DARPA unveils winners of AI challenge to boost critical infrastructure cybersecurity


LAS VEGAS — The Defense Advanced Research Projects Agency on Friday announced the winners of its AI Cyber Challenge, or AIxCC, a two-year-long competition that evaluates AI models built to autonomously identify and patch vulnerabilities in open-source code used in critical infrastructure systems.

Team Atlanta, which includes experts from the Georgia Institute of Technology, Samsung Research, the Korea Advanced Institute of Science & Technology and the Pohang University of Science and Technology, won first place, DARPA announced at the DEF CON hacker convention in Las Vegas, Nevada.

Trail of Bits, a New York City-based small business, won second place. And Theori, a team of AI researchers and security professionals in the U.S. and South Korea, won third place.

Four of the models developed by the seven competing finalist teams have already been made available for use, while three others will become available in the coming weeks, DARPA director Stephen Winchell told a large audience at the convention, where the winners were announced.

“We’re living in a world right now that has ancient digital scaffolding that’s holding everything up. A lot of the code bases, a lot of the languages, a lot of the ways we do business — and everything we’ve built on top of it — is all incurred huge technical debt over the years,” Winchell said. “And the reality is [that] it is a problem that is beyond human scale, and it’s a critical problem that we need to solve right now.”

Open-source tools are free to use and implement, making them convenient for critical infrastructure owners and operators. But they’re particularly vulnerable to cyber exploitation because of the nature of their publicly available code bases. If hackers succeed in infiltrating a code base and leveraging a flaw, it could create cascading impacts on public health and safety.

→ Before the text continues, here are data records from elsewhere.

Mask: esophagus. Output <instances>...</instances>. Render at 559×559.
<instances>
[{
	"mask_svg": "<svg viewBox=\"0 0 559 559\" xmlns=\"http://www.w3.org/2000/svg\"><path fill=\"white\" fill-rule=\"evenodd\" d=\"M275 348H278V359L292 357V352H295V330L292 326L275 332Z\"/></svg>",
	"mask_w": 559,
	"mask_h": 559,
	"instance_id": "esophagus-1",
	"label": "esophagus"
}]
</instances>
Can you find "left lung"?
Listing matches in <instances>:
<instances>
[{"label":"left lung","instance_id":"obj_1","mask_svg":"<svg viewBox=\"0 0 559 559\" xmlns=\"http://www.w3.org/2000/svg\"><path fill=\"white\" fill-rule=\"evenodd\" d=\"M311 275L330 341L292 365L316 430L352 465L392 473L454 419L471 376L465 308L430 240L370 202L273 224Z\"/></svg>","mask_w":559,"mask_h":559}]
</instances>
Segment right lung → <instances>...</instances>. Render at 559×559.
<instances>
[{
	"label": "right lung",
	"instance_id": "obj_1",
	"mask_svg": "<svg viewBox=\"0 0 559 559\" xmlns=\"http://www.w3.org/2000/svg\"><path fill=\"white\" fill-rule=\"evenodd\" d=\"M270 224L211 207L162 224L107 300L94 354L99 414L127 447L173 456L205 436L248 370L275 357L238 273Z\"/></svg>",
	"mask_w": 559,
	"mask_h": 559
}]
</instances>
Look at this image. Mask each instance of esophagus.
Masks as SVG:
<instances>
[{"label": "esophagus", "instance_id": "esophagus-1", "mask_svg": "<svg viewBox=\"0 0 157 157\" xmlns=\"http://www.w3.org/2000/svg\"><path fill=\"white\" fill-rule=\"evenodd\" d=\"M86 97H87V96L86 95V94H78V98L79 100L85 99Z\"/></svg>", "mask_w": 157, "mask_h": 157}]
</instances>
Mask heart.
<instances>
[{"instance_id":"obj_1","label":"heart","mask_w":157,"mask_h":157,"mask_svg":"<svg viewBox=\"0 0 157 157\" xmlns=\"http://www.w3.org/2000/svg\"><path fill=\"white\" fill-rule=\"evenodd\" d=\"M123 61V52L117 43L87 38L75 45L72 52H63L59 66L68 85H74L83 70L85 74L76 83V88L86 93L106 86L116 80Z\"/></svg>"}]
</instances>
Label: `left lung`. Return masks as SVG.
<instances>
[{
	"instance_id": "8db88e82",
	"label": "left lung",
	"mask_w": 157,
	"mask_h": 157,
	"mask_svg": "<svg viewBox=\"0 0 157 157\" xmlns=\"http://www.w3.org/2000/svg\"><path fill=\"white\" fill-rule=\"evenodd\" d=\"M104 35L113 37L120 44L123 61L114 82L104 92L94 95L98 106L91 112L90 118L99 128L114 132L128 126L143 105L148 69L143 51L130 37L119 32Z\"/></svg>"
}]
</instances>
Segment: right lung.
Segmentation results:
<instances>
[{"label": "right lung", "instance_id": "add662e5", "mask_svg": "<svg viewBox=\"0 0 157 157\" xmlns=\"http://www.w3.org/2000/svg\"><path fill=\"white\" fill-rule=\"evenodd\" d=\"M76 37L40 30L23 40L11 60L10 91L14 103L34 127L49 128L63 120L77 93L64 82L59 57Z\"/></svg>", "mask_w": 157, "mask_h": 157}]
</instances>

The two-year competition was partly fueled by the advent of large language models that power popular consumer-facing generative AI tools. Many of the major companies that have rolled out such offerings, like Anthropic and OpenAI, provided their model infrastructure to competitors. The goal of the contest, in essence, was to mesh AI tooling into models that can automatically patch vulnerabilities in open-source code and deploy it at scale to those who may be vulnerable.

The teams at AIxCC uncovered 70 synthetic vulnerabilities built for the competition, along with 18 previously unknown real-world flaws. The latter were not planted in advance and were discovered during the teams’ scans. On average, their models patched flaws in just 45 minutes.

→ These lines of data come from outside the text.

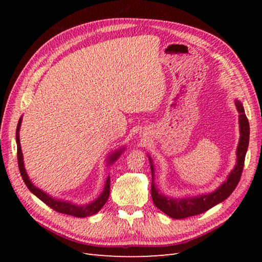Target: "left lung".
<instances>
[{
  "instance_id": "1",
  "label": "left lung",
  "mask_w": 262,
  "mask_h": 262,
  "mask_svg": "<svg viewBox=\"0 0 262 262\" xmlns=\"http://www.w3.org/2000/svg\"><path fill=\"white\" fill-rule=\"evenodd\" d=\"M235 106L238 112V123H239V142L236 148V164L234 168L228 173L225 181H223L220 187L214 191L209 193L198 194L194 196L186 195L184 198H173L165 195L160 192L157 186L155 185V168L152 157L147 155L152 169V199L157 209H160L165 214L172 219H186L189 216L198 215L211 208L215 207L216 204L223 202L232 194L237 187L242 176L245 156L247 153L249 144V122L246 117L245 109L241 100L235 99Z\"/></svg>"
}]
</instances>
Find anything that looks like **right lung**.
Segmentation results:
<instances>
[{"label":"right lung","instance_id":"add662e5","mask_svg":"<svg viewBox=\"0 0 262 262\" xmlns=\"http://www.w3.org/2000/svg\"><path fill=\"white\" fill-rule=\"evenodd\" d=\"M21 120L23 117L19 118L18 123H17V129H16V143H17V161H18V167H19V171L21 178L25 182V185L27 186V188L30 190L31 193H34L37 198H39L43 203H46L48 207H50L51 209H53L54 211H57L59 213H63V214H68V215H73L76 217H87L94 215L96 214L102 207H104L105 203L107 202L108 198H109V192H110V176L107 177L106 182H105V187L102 192L99 194V196H97L96 199L93 200L90 203L86 204H76L74 202H71L68 200H62V199H58V198H54L50 194H48L47 192H45L43 190L39 189L38 187H36L33 181L30 180V178L28 177V173L26 171L25 165H24V156H23V152H21V146H20V142H19V130H20V125H21ZM125 147H121L119 149L114 150L112 154L108 155V158L106 160V166H110L112 164H114L120 155L124 152Z\"/></svg>","mask_w":262,"mask_h":262}]
</instances>
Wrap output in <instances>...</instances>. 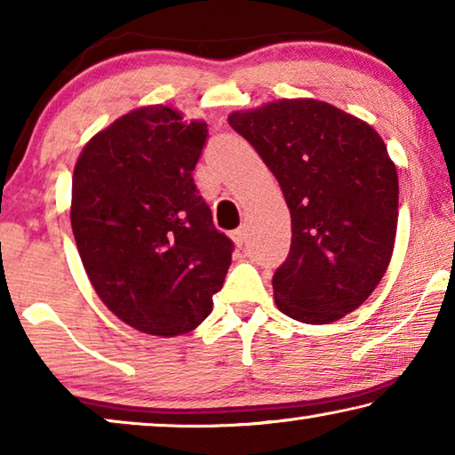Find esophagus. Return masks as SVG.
I'll use <instances>...</instances> for the list:
<instances>
[{"instance_id": "1", "label": "esophagus", "mask_w": 455, "mask_h": 455, "mask_svg": "<svg viewBox=\"0 0 455 455\" xmlns=\"http://www.w3.org/2000/svg\"><path fill=\"white\" fill-rule=\"evenodd\" d=\"M233 241H235V244L238 246V249H243V244L246 241V230L244 228H236L235 233H233Z\"/></svg>"}]
</instances>
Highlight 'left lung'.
<instances>
[{
    "label": "left lung",
    "instance_id": "1",
    "mask_svg": "<svg viewBox=\"0 0 455 455\" xmlns=\"http://www.w3.org/2000/svg\"><path fill=\"white\" fill-rule=\"evenodd\" d=\"M228 124L279 180L291 212V251L273 276L279 311L309 325L355 311L395 244L399 184L383 138L315 98L236 110Z\"/></svg>",
    "mask_w": 455,
    "mask_h": 455
}]
</instances>
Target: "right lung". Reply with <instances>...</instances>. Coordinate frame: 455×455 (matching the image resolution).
Wrapping results in <instances>:
<instances>
[{
    "mask_svg": "<svg viewBox=\"0 0 455 455\" xmlns=\"http://www.w3.org/2000/svg\"><path fill=\"white\" fill-rule=\"evenodd\" d=\"M209 128L172 106L130 110L84 146L70 220L102 303L156 337L196 329L225 283L233 243L192 180Z\"/></svg>",
    "mask_w": 455,
    "mask_h": 455,
    "instance_id": "add662e5",
    "label": "right lung"
}]
</instances>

“The teams figured out how to use this technology in better, more innovative ways,” said Andrew Carney, the program manager for AIxCC, speaking on stage at DEF CON. “They also found way more real-world issue bugs — real vulnerabilities — that we are in the process of disclosing to maintainers.”

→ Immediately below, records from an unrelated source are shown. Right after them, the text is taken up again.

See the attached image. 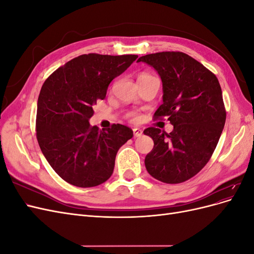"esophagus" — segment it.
Segmentation results:
<instances>
[{"mask_svg":"<svg viewBox=\"0 0 254 254\" xmlns=\"http://www.w3.org/2000/svg\"><path fill=\"white\" fill-rule=\"evenodd\" d=\"M133 134L136 137H140L143 134L142 129H140V128H133Z\"/></svg>","mask_w":254,"mask_h":254,"instance_id":"34e87169","label":"esophagus"}]
</instances>
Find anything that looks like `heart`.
I'll return each mask as SVG.
<instances>
[{"instance_id": "obj_1", "label": "heart", "mask_w": 254, "mask_h": 254, "mask_svg": "<svg viewBox=\"0 0 254 254\" xmlns=\"http://www.w3.org/2000/svg\"><path fill=\"white\" fill-rule=\"evenodd\" d=\"M142 76H149L148 74H141L140 76H139V77H142Z\"/></svg>"}]
</instances>
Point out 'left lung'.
<instances>
[{"instance_id": "left-lung-1", "label": "left lung", "mask_w": 254, "mask_h": 254, "mask_svg": "<svg viewBox=\"0 0 254 254\" xmlns=\"http://www.w3.org/2000/svg\"><path fill=\"white\" fill-rule=\"evenodd\" d=\"M158 72L163 103L155 119L166 117L171 133L149 127L144 134L153 141L145 157L146 170L164 183H181L200 172L216 148L226 123L218 79L197 60L181 52L149 54L137 59Z\"/></svg>"}]
</instances>
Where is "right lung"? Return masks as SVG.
Wrapping results in <instances>:
<instances>
[{"mask_svg": "<svg viewBox=\"0 0 254 254\" xmlns=\"http://www.w3.org/2000/svg\"><path fill=\"white\" fill-rule=\"evenodd\" d=\"M136 58L86 54L44 81L37 103V140L53 170L72 186L92 188L108 180L121 146L133 136L127 126L113 124L99 131L89 120L110 82Z\"/></svg>", "mask_w": 254, "mask_h": 254, "instance_id": "obj_1", "label": "right lung"}]
</instances>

Open-source projects — which underpin software systems used everywhere — rely on contributions from community members to keep them updated with patches. The updates are often discussed on forums with volunteer software maintainers, who chat with one another about proposed changes.

Historically, community practices have operated under the premise that all contributors are benevolent. That notion was challenged last February when a user dubbed “Jia Tan” tried to quietly plant a backdoor into XZ Utils, a file transfer tool used in several Linux builds that power software in leading global companies.

DARPA and the Advanced Research Projects Agency for Health also distributed an additional $1.4 million in funds to help with additional implementation. The cost per successfully completed competition task was $152, a number that falls significantly below human labor costs. 

“Today, the world is different” because the competition has “fundamentally changed our understanding of what is possible in terms of automatically finding or really, more importantly, fixing vulnerabilities in software,” Kathleen Fisher, DARPA’s Information Innovation Office director, told reporters at a press conference on the sidelines of DEF CON.